Discussion AMD Radeon RX 6000 GPUs dying due to Driver issues or a defective batch ?

Page 2 - Seeking answers? Join the Tom's Hardware community: where nearly two million members share solutions and discuss the latest tech.
Hi guys/gals,

I just wanted to ask from those gamers using AMD's RX 6000-series GPUs, that whether have you experienced a dead card after the latest driver release ? I'm not sure whether this issue is related to a specific batch of chips, or it's a GPU driver issue.

Right now, I don't think this issue is widespread though, because only German users have so far reported on these issues.

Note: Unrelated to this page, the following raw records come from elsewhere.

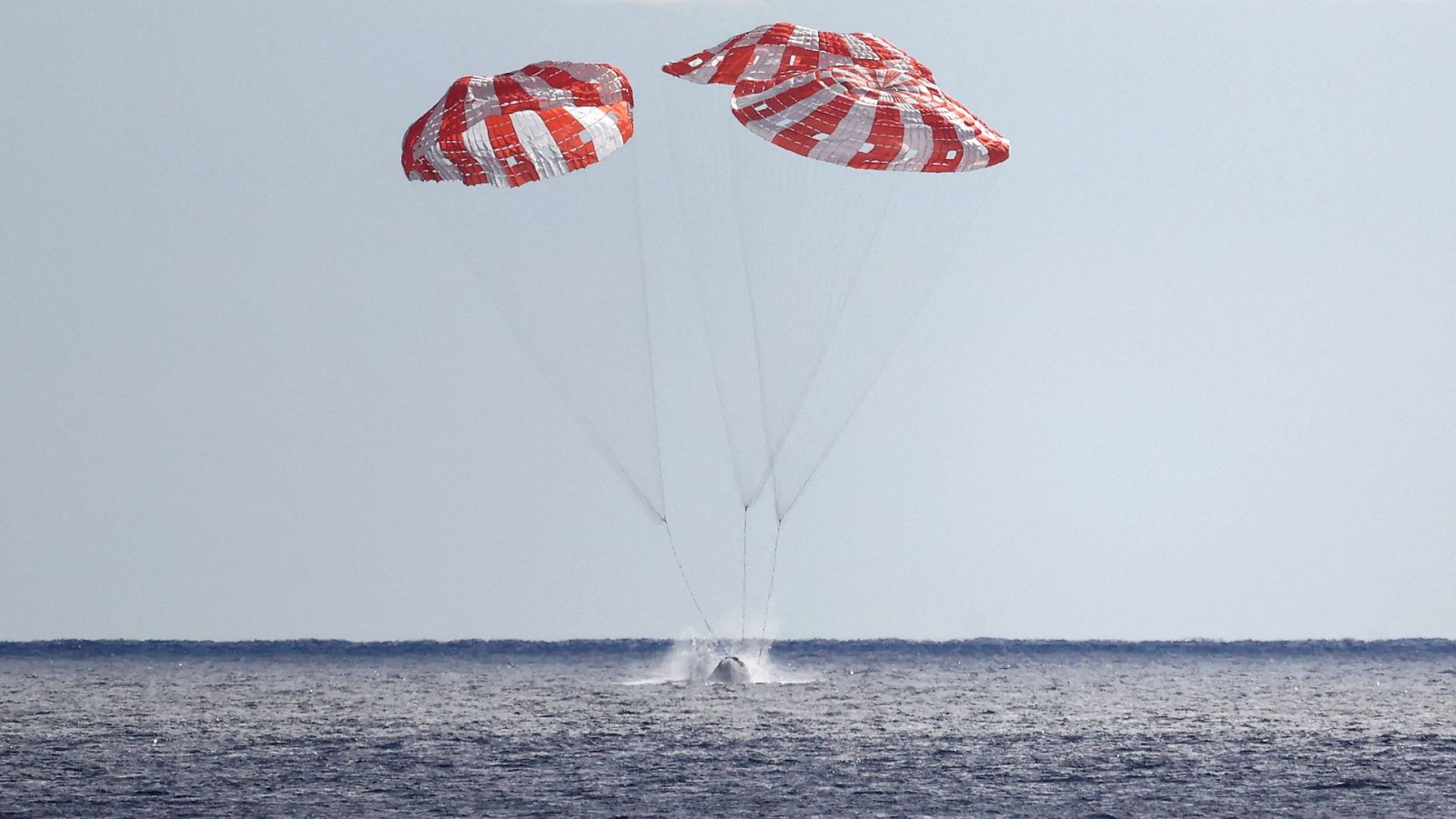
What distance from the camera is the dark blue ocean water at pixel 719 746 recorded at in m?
19.9

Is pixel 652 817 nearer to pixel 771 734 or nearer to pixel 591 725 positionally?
pixel 771 734

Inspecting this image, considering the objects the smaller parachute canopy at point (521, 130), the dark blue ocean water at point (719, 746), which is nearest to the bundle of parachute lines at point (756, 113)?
the smaller parachute canopy at point (521, 130)

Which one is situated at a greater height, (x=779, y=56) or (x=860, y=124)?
(x=779, y=56)

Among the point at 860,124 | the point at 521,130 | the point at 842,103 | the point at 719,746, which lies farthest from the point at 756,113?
the point at 719,746

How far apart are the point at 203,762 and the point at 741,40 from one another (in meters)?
14.3

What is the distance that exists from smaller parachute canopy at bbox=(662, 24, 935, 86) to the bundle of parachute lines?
2cm

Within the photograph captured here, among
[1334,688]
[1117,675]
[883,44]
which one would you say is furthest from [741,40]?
[1117,675]

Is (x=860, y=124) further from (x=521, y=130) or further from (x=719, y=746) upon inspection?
(x=719, y=746)

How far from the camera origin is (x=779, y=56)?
17.4 metres

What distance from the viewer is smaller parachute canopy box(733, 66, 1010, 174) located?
16.4 metres

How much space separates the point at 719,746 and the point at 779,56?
41.6 feet

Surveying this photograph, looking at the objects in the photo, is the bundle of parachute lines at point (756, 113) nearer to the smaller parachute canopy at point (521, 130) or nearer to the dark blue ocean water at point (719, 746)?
the smaller parachute canopy at point (521, 130)

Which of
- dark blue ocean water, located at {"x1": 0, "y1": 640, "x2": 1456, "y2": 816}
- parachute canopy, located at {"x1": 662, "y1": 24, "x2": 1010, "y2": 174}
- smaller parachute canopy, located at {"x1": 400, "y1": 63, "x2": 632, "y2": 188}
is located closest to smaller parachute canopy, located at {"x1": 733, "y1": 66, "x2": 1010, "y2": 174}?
parachute canopy, located at {"x1": 662, "y1": 24, "x2": 1010, "y2": 174}

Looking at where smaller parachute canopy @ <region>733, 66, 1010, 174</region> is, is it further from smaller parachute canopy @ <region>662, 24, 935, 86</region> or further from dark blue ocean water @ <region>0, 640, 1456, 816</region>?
dark blue ocean water @ <region>0, 640, 1456, 816</region>
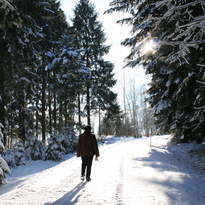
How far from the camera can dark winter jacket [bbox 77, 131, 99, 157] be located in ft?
27.3

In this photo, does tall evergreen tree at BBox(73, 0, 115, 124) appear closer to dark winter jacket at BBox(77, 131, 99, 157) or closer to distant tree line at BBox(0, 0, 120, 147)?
distant tree line at BBox(0, 0, 120, 147)

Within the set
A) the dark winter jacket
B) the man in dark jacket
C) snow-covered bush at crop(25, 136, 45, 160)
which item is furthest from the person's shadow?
snow-covered bush at crop(25, 136, 45, 160)

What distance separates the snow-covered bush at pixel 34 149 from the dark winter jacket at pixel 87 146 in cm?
748

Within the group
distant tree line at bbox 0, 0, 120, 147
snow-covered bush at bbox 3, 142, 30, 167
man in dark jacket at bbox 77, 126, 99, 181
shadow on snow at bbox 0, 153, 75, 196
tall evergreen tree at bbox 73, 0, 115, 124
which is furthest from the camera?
tall evergreen tree at bbox 73, 0, 115, 124

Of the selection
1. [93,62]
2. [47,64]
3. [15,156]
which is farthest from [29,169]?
[93,62]

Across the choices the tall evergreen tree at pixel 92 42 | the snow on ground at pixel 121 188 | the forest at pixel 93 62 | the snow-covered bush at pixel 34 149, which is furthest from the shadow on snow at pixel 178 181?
the tall evergreen tree at pixel 92 42

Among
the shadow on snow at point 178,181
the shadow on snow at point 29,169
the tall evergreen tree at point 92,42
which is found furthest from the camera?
the tall evergreen tree at point 92,42

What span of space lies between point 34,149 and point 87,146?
7854mm

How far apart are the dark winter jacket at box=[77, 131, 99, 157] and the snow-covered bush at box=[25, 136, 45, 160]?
7.48m

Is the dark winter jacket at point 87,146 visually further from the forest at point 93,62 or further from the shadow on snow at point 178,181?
the forest at point 93,62

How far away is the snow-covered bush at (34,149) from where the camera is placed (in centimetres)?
1494

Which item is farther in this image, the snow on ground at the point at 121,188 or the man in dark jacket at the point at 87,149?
the man in dark jacket at the point at 87,149

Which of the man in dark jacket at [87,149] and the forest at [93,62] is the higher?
the forest at [93,62]

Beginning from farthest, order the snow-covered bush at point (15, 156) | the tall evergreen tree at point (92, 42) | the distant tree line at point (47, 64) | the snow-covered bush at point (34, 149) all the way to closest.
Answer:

But how can this be a coincidence that 48 GPUs died suddenly ? Can GPU drivers really brick a card ?

Anyways, let me keep this short.

German Techtuber and repair shop, KrisFix-Germany, posted a video sharing how his shop has received several AMD Radeon RX 6000 series graphics cards for repair. The shop got 61 cards in total which were a mix of Radeon RX 6900 and RX 6800 series flavors and out of 61, 48 cards had come with a cracked GPU. Kris states that this is the first time he has seen so many GPUs come to his shop with cracked GPUs.

But it's not just the GPU that has cracked, all 48 cards come with shorted SOC rail, shorted memory rail, or a shorted memory controller rail. Upon asking users what they were specifically doing with the cards, most of them responded differently. Some said they were gaming normally while others were watching YouTube or even had their PC on idle when the GPU died on them.

But one thing that matched across all affected GPUs was the driver version. It is stated that all GPUs were using the latest drivers which launched last year in December aka Adrenalin 22.11.2 (WHQL).

Also, KrisFix doesn't mention what AIBs came with the dead GPUs but the one shown in the video is an AMD MBA design which is used by the reference Radeon RX 6900 / RX 6800 graphics cards. Now we can't blame this on either the drivers or this particular variant yet without investigating further into the problem but it should definitely be taken seriously.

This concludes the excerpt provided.